Dabei müssen strenge Auflagen eingehalten werden. Für die ersten 800 Quadratmeter Verkaufsfläche ist die Anzahl der Kunden auf eine Person pro 20 Quadratmeter zu begrenzen. Oberhalb dieser Verkaufsfläche müssen pro Person 40 Quadratmeter zur Verfügung stehen. Ähnliche, aber weniger strenge Begrenzungen gelten schon jetzt.

Sport: Der Gesetzentwurf sieht vor, dass ab einem Inzidenzwert von mehr als 100 nur Individualsport zulässig ist – allein, zu zweit oder mit Personen aus dem eigenen Haushalt. Aktuell sind die Sportmöglichkeiten nicht nur von der Höhe der Inzidenzzahlen abhängig, sondern im Rahmen eines Stufenplans auch davon, seit wann sich die Inzidenz in einer Region in einem bestimmten Bereich bewegt.

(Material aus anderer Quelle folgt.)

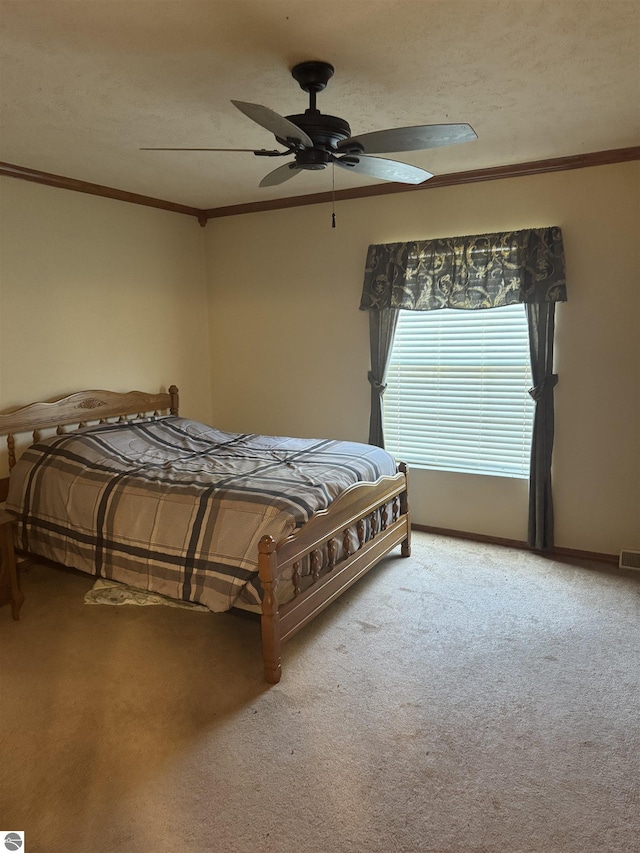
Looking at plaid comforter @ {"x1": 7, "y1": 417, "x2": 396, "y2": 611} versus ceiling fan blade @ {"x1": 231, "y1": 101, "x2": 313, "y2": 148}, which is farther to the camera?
plaid comforter @ {"x1": 7, "y1": 417, "x2": 396, "y2": 611}

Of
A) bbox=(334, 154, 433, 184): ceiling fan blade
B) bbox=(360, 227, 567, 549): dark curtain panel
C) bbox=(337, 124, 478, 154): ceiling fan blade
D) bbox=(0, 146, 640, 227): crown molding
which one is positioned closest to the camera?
bbox=(337, 124, 478, 154): ceiling fan blade

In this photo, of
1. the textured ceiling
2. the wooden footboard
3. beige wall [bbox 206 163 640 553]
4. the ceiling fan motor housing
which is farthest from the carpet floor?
the textured ceiling

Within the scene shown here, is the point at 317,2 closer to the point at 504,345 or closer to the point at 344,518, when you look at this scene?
the point at 344,518

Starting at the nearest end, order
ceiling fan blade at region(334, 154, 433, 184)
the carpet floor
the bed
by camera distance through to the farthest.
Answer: the carpet floor → ceiling fan blade at region(334, 154, 433, 184) → the bed

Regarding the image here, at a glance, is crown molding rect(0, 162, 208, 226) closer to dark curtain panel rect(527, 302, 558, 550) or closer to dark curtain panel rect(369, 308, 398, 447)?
dark curtain panel rect(369, 308, 398, 447)

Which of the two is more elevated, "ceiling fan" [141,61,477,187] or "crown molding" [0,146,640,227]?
"crown molding" [0,146,640,227]

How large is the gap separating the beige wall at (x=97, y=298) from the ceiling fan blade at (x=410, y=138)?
2447 millimetres

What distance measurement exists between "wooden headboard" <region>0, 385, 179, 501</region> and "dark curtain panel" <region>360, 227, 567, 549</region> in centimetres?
187

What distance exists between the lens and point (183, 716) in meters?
2.46

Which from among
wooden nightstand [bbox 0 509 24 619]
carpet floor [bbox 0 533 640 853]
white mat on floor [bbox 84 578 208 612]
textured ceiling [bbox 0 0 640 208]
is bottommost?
carpet floor [bbox 0 533 640 853]

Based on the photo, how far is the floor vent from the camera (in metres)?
3.81

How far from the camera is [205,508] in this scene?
295 cm

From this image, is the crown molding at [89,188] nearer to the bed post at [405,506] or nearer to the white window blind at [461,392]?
the white window blind at [461,392]

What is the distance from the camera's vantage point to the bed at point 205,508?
9.05 feet
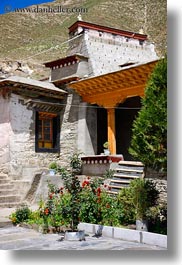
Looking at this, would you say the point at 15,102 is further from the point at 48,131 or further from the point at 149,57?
the point at 149,57

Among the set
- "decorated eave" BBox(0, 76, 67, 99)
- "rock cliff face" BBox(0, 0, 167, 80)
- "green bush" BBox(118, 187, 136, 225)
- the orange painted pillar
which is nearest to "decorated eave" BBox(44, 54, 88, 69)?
"rock cliff face" BBox(0, 0, 167, 80)

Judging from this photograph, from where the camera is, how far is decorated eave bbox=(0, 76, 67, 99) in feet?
35.1

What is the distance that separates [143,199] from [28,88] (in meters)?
5.65

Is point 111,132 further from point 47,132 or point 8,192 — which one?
point 8,192

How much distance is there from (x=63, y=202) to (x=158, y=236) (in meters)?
1.92

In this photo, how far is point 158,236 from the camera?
6.17 m

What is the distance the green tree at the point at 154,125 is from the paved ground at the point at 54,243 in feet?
4.37

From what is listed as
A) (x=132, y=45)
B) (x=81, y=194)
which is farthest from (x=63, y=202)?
(x=132, y=45)

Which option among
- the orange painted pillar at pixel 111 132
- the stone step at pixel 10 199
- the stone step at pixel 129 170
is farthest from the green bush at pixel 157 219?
the orange painted pillar at pixel 111 132

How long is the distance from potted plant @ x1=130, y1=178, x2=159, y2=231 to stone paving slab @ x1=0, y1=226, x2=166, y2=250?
40 cm

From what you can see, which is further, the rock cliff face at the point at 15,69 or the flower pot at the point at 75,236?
the rock cliff face at the point at 15,69

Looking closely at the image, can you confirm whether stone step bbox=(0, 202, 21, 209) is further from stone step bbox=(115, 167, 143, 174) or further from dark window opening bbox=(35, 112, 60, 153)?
stone step bbox=(115, 167, 143, 174)

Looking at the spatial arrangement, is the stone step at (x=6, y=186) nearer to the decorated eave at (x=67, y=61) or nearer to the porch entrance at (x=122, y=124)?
the porch entrance at (x=122, y=124)

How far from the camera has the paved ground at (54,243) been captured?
608 cm
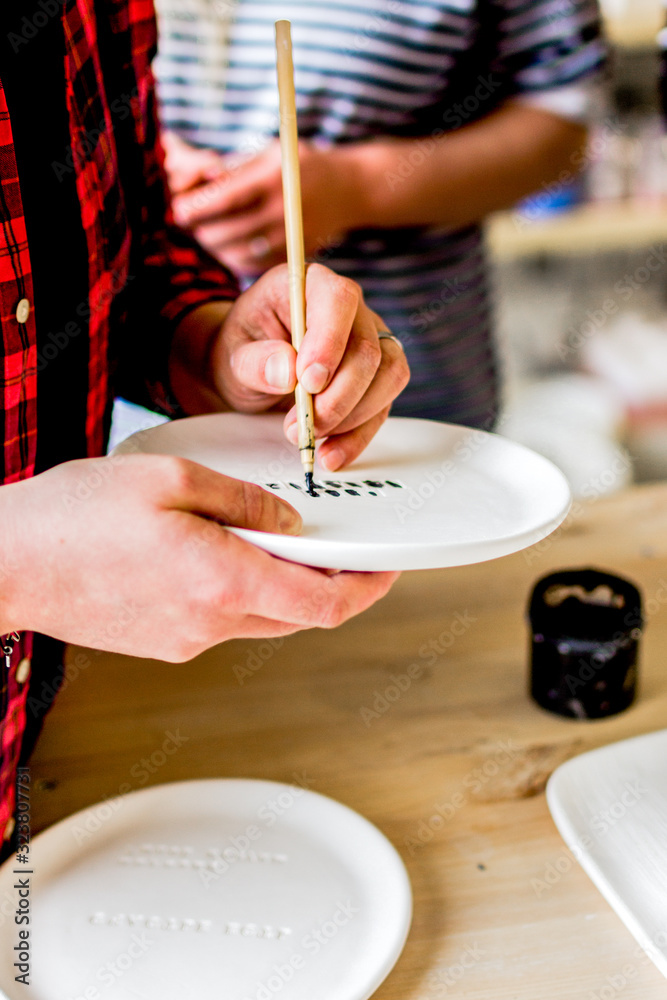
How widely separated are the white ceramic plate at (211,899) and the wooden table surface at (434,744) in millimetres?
37

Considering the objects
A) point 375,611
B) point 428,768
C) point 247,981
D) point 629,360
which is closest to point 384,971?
point 247,981

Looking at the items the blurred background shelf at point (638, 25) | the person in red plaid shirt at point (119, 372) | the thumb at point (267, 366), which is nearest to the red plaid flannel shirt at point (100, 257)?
the person in red plaid shirt at point (119, 372)

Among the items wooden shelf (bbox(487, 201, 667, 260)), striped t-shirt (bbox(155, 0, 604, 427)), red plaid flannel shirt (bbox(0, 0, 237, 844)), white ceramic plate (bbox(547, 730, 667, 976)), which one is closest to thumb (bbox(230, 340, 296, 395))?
red plaid flannel shirt (bbox(0, 0, 237, 844))

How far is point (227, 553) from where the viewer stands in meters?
0.51

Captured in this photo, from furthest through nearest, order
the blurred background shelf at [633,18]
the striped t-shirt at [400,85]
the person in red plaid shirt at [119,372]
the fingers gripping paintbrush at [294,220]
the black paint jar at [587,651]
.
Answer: the blurred background shelf at [633,18], the striped t-shirt at [400,85], the black paint jar at [587,651], the fingers gripping paintbrush at [294,220], the person in red plaid shirt at [119,372]

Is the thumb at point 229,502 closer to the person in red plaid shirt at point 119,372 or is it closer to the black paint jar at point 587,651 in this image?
the person in red plaid shirt at point 119,372

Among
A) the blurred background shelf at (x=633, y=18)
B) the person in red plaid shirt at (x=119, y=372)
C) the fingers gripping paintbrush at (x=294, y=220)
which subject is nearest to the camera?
the person in red plaid shirt at (x=119, y=372)

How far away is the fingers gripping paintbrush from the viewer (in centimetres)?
63

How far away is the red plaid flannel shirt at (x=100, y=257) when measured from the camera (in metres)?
0.61

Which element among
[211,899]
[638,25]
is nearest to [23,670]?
[211,899]

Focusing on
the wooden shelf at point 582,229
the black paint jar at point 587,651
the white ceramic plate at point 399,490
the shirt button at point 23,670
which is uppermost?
the wooden shelf at point 582,229

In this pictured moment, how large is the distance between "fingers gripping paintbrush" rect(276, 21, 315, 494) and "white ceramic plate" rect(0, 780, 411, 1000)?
0.87 ft

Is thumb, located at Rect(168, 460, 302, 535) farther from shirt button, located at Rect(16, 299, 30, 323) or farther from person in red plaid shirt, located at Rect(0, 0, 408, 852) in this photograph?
shirt button, located at Rect(16, 299, 30, 323)

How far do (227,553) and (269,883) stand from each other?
27cm
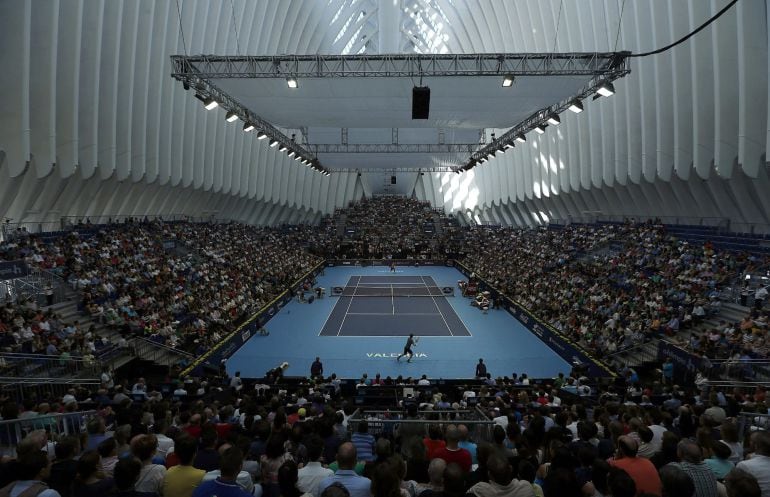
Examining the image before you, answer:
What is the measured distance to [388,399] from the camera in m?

Körpernahe Dienstleistungen: Körpernahe Dienstleistungen sind untersagt – es sei denn, sie dienen medizinischen, therapeutischen, pflegerischen oder seelsorgerischen Zwecken. Möglich ist also zum Beispiel medizinische Fußpflege oder Physiotherapie. Außerdem dürfen Friseursalons geöffnet bleiben. Kunden und Patienten müssen eine FFP2-Maske oder eine vergleichbare Maske tragen. Wer zum Friseur geht, muss zudem einen negativen Corona-Test vorweisen, der maximal 24 Stunden alt ist.

Außengastronomie: Die Außengastronomie soll nach dem Willen der Bundesregierung ab einer Inzidenz von 100 geschlossen werden. Weiterhin möglich sein soll die Mitnahme und Lieferung von Gerichten. Zurzeit dürfen Gastronomen ihren Außenbereich öffnen, wenn die Inzidenz unter 50 oder seit 14 Tagen stabil unter 100 liegt. In letzterem Fall sind Terminbuchungen und teilweise ein negativer Corona-Test nötig.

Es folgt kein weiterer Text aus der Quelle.